The importance of the current situation is the growing feeling that the strength of larger markets in 2000s is rooted in the structure of baseball as it has evolved with limited revenue sharing, no salary cap, and the prevalence of free agency. Larger communities have always had a bit of an advantage, as a century plus of analysis suggests, but it hasn’t often risen to the current level. The most comparable decade is the 1950s when the New York teams in both leagues dominated a collection of dying northeastern markets. The result was the redistribution of franchises from historic over-served markets, including New York, to new and growing areas.
Today’s conditions are arguably the opposite. Nearly all viable markets are now served and the three that have more than one team, are more than able to support two franchises. The pressure now is on the smaller single team cities like Kansas City, Milwaukee, and Cincinnati. It seems unlikely that any will lose their team. The Brewers are not that bad and drew over 3 million last year, and the Royals and Reds are drawing surprisingly well given their extended periods of failure.
The question still nags that they may never ever be contenders again because they lack the resources to compete. The Brewers have cycled up for a couple of years but now appear to be sliding back. The Indians also appeared to be making a move a few years ago but have since given away two of the best pitchers in baseball because they couldn’t afford them, handing one to the Brewers, who could only manage to rent C. C. Sabathia before turning him over to the Yankees. The powers that be do little to help. The fact is they seem to like it. Boston-New York games pull in big TV ratings and keep the big city writers humming. Another Oakland-Cincinnati World Series may not be a rational business goal.

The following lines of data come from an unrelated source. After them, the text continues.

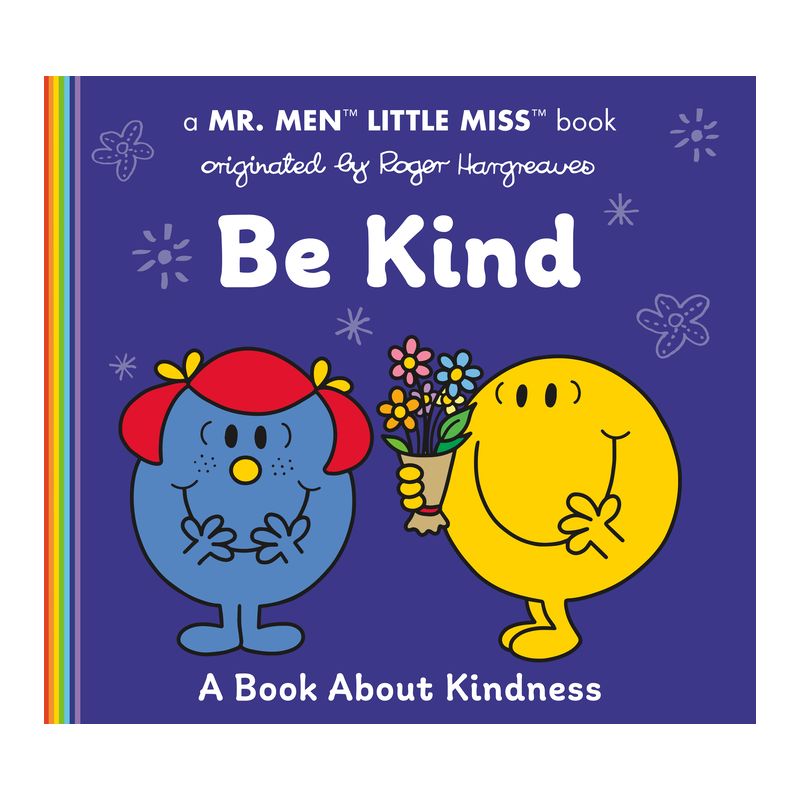 Be Kind - (Mr. Men and Little Miss) by  Adam Hargreaves (Paperback), 1 of 2
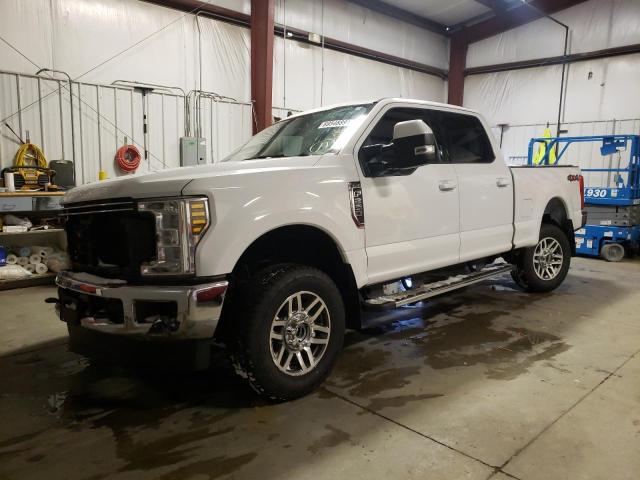 2019 FORD F250 1FT7W2B61KEC15662
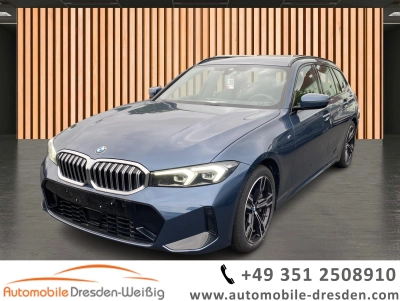 BMW 330 i Touring xDrive M Sport*ACC*HiFi*Kamera*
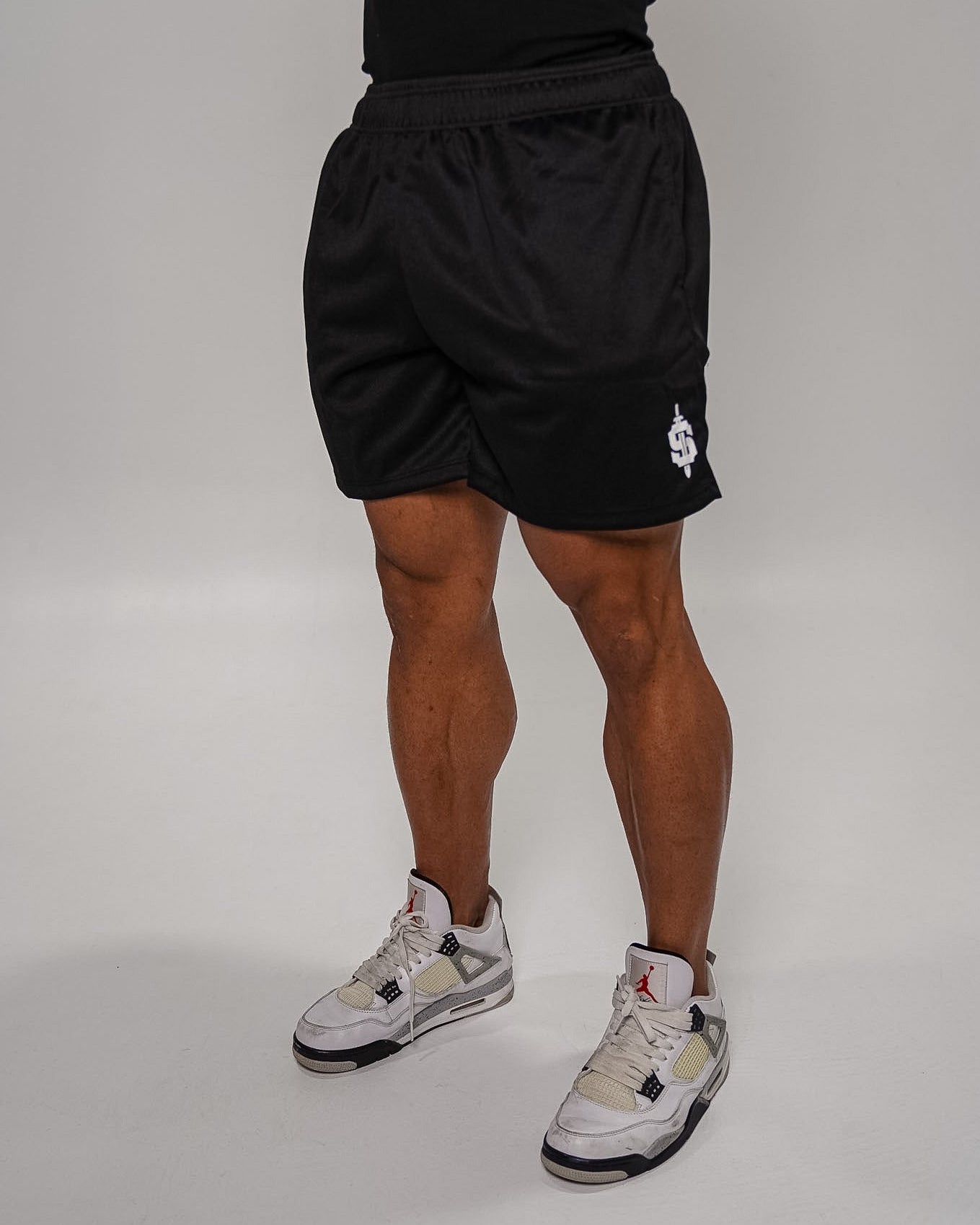 Crest 5in Mesh Shorts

On the other hand, enough has to be dangled to keep the small market fans interested. The Reds and the Royals draw enough customers to keep their ballparks painted (I’ve never been to either place but I understand that both Great American Ballpark and Kaufmann Stadium are lovely) but their attendance is in the bottom two of their respective leagues. It was much better for both when they won and if it slips much farther in either case there could be problems. If Major League Baseball wants the Yankees to continue to have a geographically distributed collection of punching bags, Bud Selig, who ought to know a thing or two about small markets, may have to do a bit more to help the little guys.